Ryan Greenblatt notes that you can also make a general reference class claim that people are too optimistic (planning fallacy etc.).

Differences between these arguments

Depending on which of these arguments you’re making, you should respond very differently when someone says “the thing you’re proposing is quite far fetched”.

  • If the situation involves being optimized against, you say “I agree that that action would be quite a weird action among actions. But there’s a powerful optimization process selecting for actions like that action. So I expect it to happen anyway. To persuade me otherwise, you need to either claim that there isn’t adversarial selection, or that bad actions either don’t exist or are so hard to find that an adversary won’t possibly be able to find them.”

  • If you think that the situation involves a random process selecting over a space that is almost all bad, then you should say “Actually I disagree, I think that in fact the situation we’re talking about is probably about as bad as I’m saying; we should argue about what the distribution actually looks like.”

  • If you are making worst-case assumptions as part of your problem-solving process, then you should say “I agree that this situation seems sort of surprisingly bad. But I think we should try to solve it anyway, because solving it gives us a solution that is likely to work no matter what the empirical situation turns out to be, and I haven’t yet been convinced that my pessimistic assumptions make my problem impossible.”

  • If you’re making worst-case assumptions because you think that P(doom) is low and you are focusing on scenarios you agree are worse than expected, you should say “I agree that this situation seems sort of surprisingly bad. But I want to work on the situations where I can make the biggest difference, and I think that these surprisingly bad situations are the highest-leverage ones to work on.”

  • If you’re engaging in Murphyjistu, you should say “Yeah this probably won’t come up, but it still seems like a good idea to try and crush all these low-probability mechanisms by which something bad might happen.”

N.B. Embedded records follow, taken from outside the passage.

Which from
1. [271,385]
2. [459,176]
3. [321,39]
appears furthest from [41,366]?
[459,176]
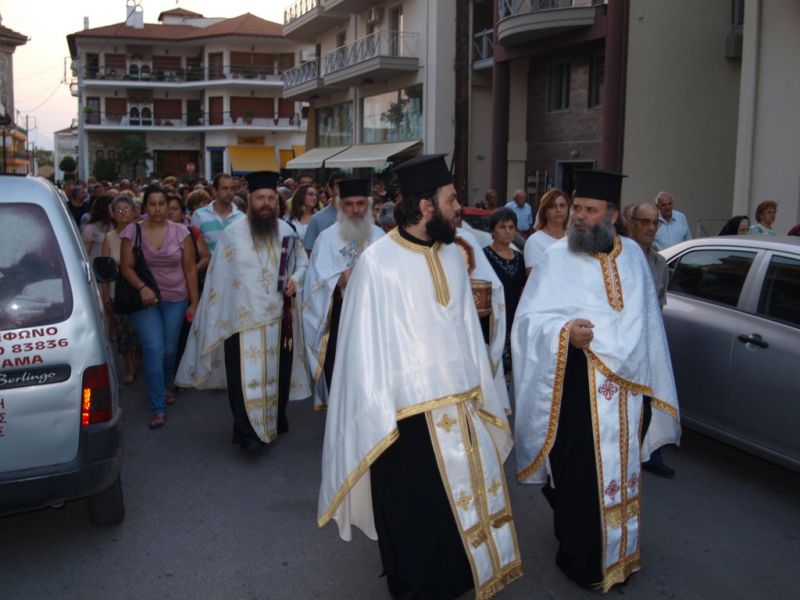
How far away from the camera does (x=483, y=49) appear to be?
26562 mm

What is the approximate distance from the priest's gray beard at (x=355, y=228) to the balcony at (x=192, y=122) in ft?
196

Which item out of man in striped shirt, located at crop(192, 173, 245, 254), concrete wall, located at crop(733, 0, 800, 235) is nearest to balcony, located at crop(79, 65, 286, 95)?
concrete wall, located at crop(733, 0, 800, 235)

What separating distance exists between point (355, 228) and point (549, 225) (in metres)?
1.80

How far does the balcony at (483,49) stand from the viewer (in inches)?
1028

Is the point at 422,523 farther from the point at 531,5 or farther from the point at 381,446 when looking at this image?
the point at 531,5

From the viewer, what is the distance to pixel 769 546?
16.3ft

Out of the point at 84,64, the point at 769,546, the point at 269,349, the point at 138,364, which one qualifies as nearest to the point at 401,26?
the point at 138,364

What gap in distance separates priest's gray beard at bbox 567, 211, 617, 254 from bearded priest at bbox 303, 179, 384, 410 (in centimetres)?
224

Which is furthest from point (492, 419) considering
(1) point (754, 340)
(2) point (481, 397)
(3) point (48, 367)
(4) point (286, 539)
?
(1) point (754, 340)

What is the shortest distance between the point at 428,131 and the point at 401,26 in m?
4.37

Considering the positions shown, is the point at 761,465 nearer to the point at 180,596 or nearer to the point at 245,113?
the point at 180,596

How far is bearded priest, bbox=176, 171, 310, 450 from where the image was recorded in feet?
21.5

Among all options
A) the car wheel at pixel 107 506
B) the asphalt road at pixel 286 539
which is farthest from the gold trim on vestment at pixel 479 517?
the car wheel at pixel 107 506

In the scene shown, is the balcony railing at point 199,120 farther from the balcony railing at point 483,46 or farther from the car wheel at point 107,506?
the car wheel at point 107,506
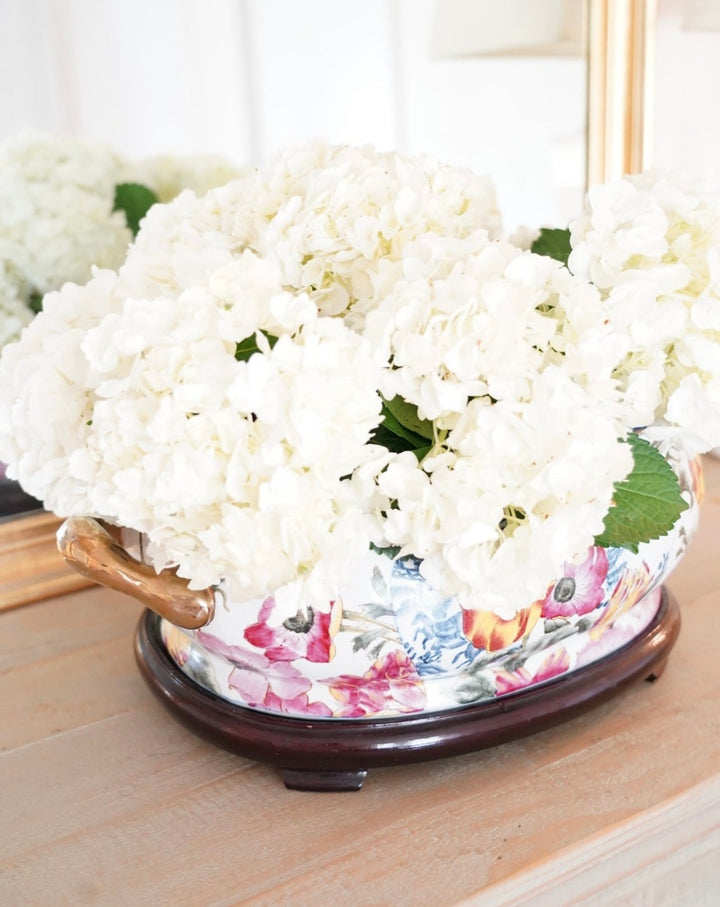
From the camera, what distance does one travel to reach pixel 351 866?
1.78ft

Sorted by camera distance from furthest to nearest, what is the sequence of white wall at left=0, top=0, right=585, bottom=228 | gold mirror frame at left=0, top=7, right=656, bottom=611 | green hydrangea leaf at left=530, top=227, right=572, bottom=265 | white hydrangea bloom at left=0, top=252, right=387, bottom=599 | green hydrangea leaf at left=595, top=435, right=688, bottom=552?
gold mirror frame at left=0, top=7, right=656, bottom=611 < white wall at left=0, top=0, right=585, bottom=228 < green hydrangea leaf at left=530, top=227, right=572, bottom=265 < green hydrangea leaf at left=595, top=435, right=688, bottom=552 < white hydrangea bloom at left=0, top=252, right=387, bottom=599

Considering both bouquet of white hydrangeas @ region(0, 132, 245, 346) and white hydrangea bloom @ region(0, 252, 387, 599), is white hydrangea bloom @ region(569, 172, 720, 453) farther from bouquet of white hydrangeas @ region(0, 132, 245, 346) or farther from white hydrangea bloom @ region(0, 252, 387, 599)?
bouquet of white hydrangeas @ region(0, 132, 245, 346)

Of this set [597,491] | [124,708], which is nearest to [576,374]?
[597,491]

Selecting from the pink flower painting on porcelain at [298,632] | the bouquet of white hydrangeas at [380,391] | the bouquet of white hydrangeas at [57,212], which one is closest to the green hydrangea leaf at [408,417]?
the bouquet of white hydrangeas at [380,391]

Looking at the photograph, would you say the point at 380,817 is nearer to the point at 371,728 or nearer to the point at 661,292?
the point at 371,728

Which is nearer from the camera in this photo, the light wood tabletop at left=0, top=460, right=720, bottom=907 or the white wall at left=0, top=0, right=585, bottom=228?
the light wood tabletop at left=0, top=460, right=720, bottom=907

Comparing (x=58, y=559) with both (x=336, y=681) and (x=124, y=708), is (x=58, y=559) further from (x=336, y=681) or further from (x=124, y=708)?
(x=336, y=681)

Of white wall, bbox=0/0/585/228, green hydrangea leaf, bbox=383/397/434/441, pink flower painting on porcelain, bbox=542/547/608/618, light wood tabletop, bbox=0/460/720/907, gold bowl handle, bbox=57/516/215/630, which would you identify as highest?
white wall, bbox=0/0/585/228

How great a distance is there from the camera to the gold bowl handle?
54 cm

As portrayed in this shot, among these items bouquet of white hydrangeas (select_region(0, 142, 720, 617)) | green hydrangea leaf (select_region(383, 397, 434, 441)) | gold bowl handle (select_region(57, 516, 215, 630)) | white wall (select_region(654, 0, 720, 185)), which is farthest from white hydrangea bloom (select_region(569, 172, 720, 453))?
white wall (select_region(654, 0, 720, 185))

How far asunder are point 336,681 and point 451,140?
734mm

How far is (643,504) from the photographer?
1.82 ft

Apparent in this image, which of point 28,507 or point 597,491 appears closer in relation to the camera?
point 597,491

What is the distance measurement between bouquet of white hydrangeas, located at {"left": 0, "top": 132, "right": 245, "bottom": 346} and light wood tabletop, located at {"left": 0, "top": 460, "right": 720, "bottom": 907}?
1.29 ft
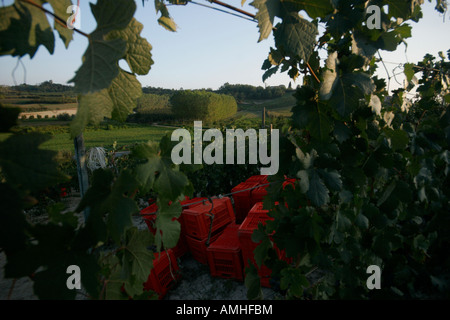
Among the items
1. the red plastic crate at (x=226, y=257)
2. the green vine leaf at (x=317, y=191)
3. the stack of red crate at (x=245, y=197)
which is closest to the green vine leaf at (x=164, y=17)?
the green vine leaf at (x=317, y=191)

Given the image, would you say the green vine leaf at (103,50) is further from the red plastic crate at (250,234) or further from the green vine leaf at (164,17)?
the red plastic crate at (250,234)

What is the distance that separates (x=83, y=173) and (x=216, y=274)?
8.67ft

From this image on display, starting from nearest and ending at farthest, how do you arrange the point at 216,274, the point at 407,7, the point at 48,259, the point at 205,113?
the point at 48,259 < the point at 407,7 < the point at 216,274 < the point at 205,113

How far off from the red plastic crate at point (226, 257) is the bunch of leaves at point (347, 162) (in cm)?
121

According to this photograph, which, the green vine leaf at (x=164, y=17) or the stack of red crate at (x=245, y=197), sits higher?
the green vine leaf at (x=164, y=17)

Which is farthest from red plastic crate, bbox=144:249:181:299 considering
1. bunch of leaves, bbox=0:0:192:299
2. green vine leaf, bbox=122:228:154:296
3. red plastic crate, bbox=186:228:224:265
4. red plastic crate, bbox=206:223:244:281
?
bunch of leaves, bbox=0:0:192:299

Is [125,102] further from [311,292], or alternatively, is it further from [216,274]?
[216,274]

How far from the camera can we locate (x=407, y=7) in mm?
1226

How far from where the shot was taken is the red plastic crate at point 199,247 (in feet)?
12.1

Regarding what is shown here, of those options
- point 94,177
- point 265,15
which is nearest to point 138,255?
point 94,177

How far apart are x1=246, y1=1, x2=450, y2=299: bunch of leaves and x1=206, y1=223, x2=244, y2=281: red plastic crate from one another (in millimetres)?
1209

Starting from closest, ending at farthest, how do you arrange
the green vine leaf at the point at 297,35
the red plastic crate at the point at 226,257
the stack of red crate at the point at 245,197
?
the green vine leaf at the point at 297,35
the red plastic crate at the point at 226,257
the stack of red crate at the point at 245,197
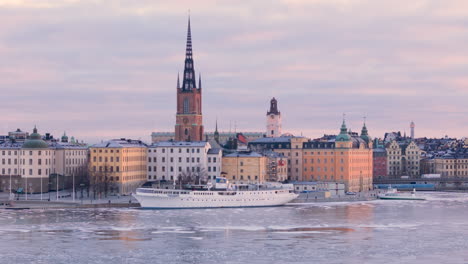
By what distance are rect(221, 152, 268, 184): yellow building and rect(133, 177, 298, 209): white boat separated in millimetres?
14031

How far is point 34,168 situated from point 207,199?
17675 millimetres

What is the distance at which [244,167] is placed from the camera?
357 feet

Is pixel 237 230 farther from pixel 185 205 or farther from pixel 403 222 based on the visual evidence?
pixel 185 205

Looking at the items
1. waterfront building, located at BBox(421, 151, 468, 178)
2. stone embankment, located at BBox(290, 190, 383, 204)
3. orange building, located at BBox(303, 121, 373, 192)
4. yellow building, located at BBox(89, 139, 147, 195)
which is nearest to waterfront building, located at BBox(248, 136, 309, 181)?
orange building, located at BBox(303, 121, 373, 192)

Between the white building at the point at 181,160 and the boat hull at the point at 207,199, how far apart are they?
14.4 meters

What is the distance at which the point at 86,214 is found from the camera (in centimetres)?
7775

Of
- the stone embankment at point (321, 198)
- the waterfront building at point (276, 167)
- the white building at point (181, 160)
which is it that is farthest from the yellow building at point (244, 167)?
the stone embankment at point (321, 198)

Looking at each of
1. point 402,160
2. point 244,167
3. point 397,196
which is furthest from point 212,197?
point 402,160

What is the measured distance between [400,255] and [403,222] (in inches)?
739

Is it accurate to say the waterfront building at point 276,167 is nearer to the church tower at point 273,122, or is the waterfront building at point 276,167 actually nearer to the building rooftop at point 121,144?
the building rooftop at point 121,144

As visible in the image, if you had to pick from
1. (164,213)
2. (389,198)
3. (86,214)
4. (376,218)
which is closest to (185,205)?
(164,213)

Mary Phuong proposes breaking this down into two questions:

  • When should you believe things will go badly, because they in fact will go badly? (you’re being optimized against, or the probability of badness is high for some other reason)

  • When should you focus your efforts on worlds where things go badly? I.e. it’s about which parts of the distribution you intervene on, rather than an argument about what the distribution looks like.